SOBRE LAS CAUSAS DE LA HISTORIA

¿A qué llamamos "historia"? Varios planos podemos distinguir en el devenir histórico.
En primer lugar, están las "inclinaciones astrales" ("Astra inclinant"), es decir, las configuraciones bajo las que se toma una decisión, ya sea individual o colectiva. Se trata de la "influencia" de los astros en el cuerpo del individuo o de la colectividad, influjo que que permanece abstracto mientras no interviene la acción de la voluntad.
Ahora bien, conviene precisar la índole de dicha voluntad, que, en principio, es una voluntad "caída", es decir, marcada por el pecado original, lo que supone un empeoramiento de aquella "inclinación", a no ser que la voluntad haya sido reorientada por el Bautismo.
En tal caso, los influjos astrales tienden a ser superados, de manera que la persona experimenta una elevación de sus miras existenciales, tendencia que viene afianzada en la medida en que en la juventud y en la edad adulta se ratifica la reorientación bautismal y la persona aspira a realizar valores en consonancia con los imperativos divinos.
Es el efecto de la voluntad "redimida", que ya no es esclava de ningún pecado o inclinación y de la que, por tanto, se puede decir que está en condiciones de superar la "naturaleza".
La actitud ante la gracia es, por consiguiente, la causa última de la verdadera historia.

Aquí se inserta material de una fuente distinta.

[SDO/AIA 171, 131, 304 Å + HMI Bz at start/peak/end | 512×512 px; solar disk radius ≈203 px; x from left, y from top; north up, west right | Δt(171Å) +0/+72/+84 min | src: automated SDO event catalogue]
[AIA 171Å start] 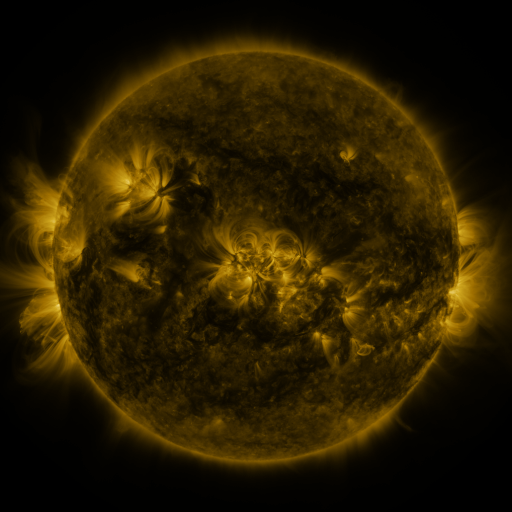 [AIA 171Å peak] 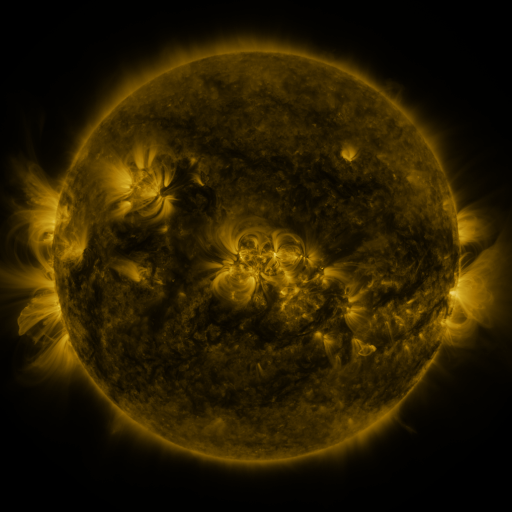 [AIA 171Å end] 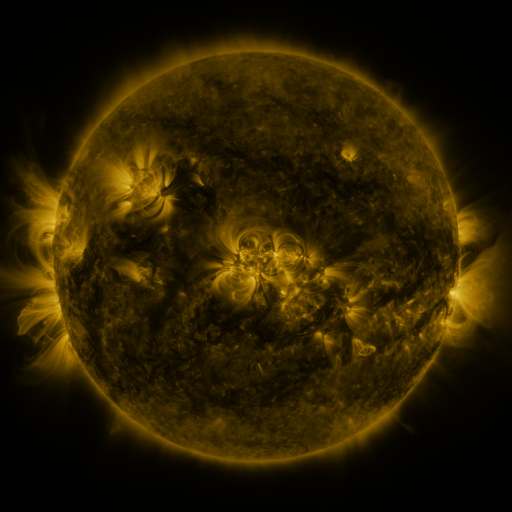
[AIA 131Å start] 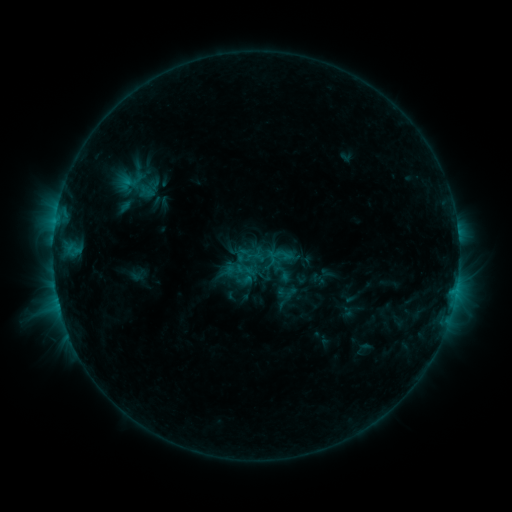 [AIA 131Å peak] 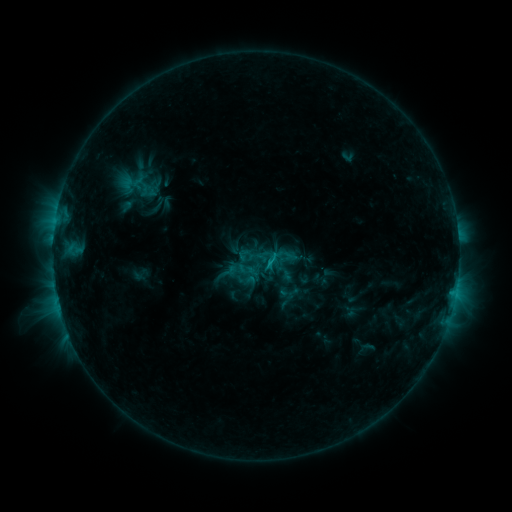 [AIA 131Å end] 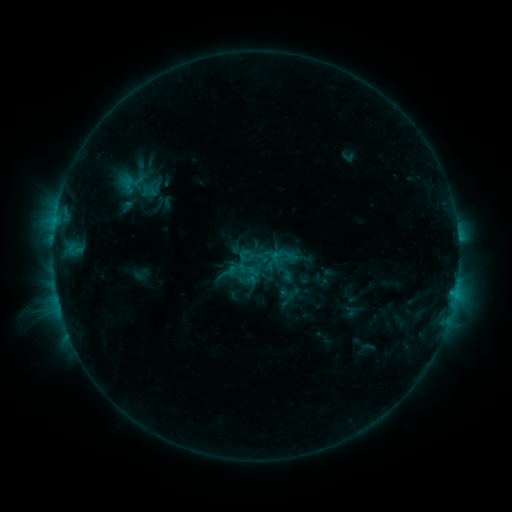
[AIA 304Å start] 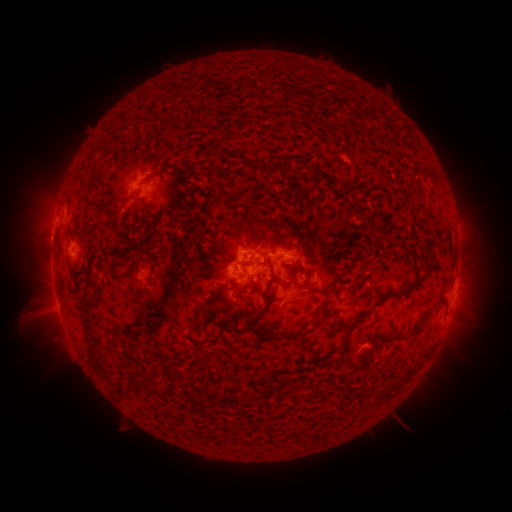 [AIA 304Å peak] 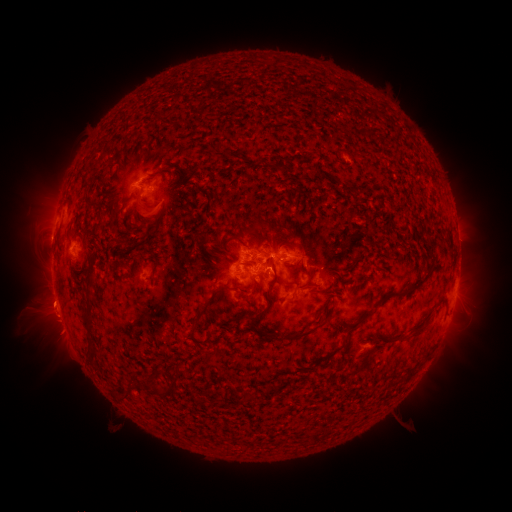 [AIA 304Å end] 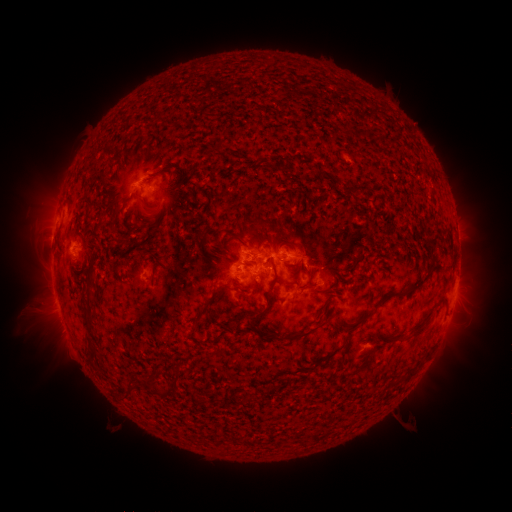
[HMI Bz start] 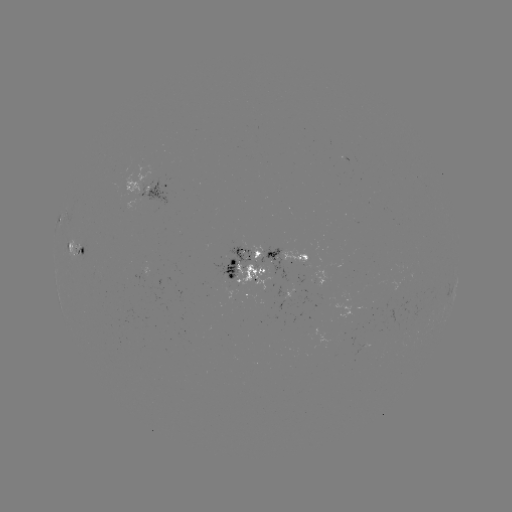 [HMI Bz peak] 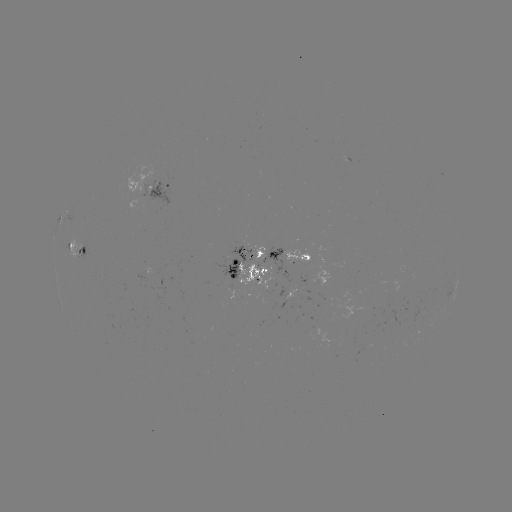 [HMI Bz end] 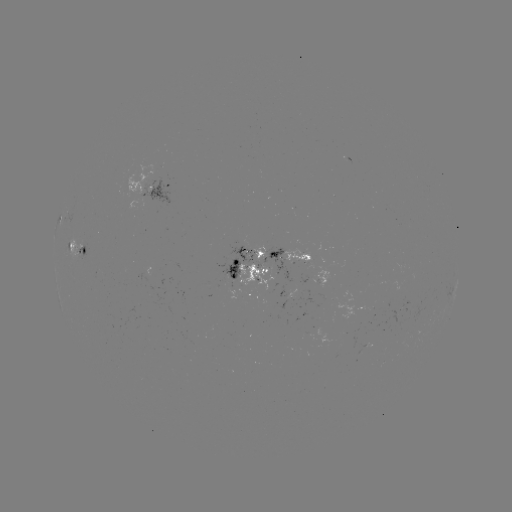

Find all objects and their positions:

Y si es verdad que aquella no destruye la naturaleza, hay que entender que no se limita a "yuxtaponerse" a ella, sino que, en cualquier caso, la transforma.
Entendemos así que la oración y la súplica a Dios de un creyente auténtico y, más todavía, la de una comunidad, pueda modificar cualquier previsión de futuro basada en las "inclinaciones astrales" e incluso en profecías condicionales venidas de lo Alto, no así las promesas divinas, de por sí inamovibles.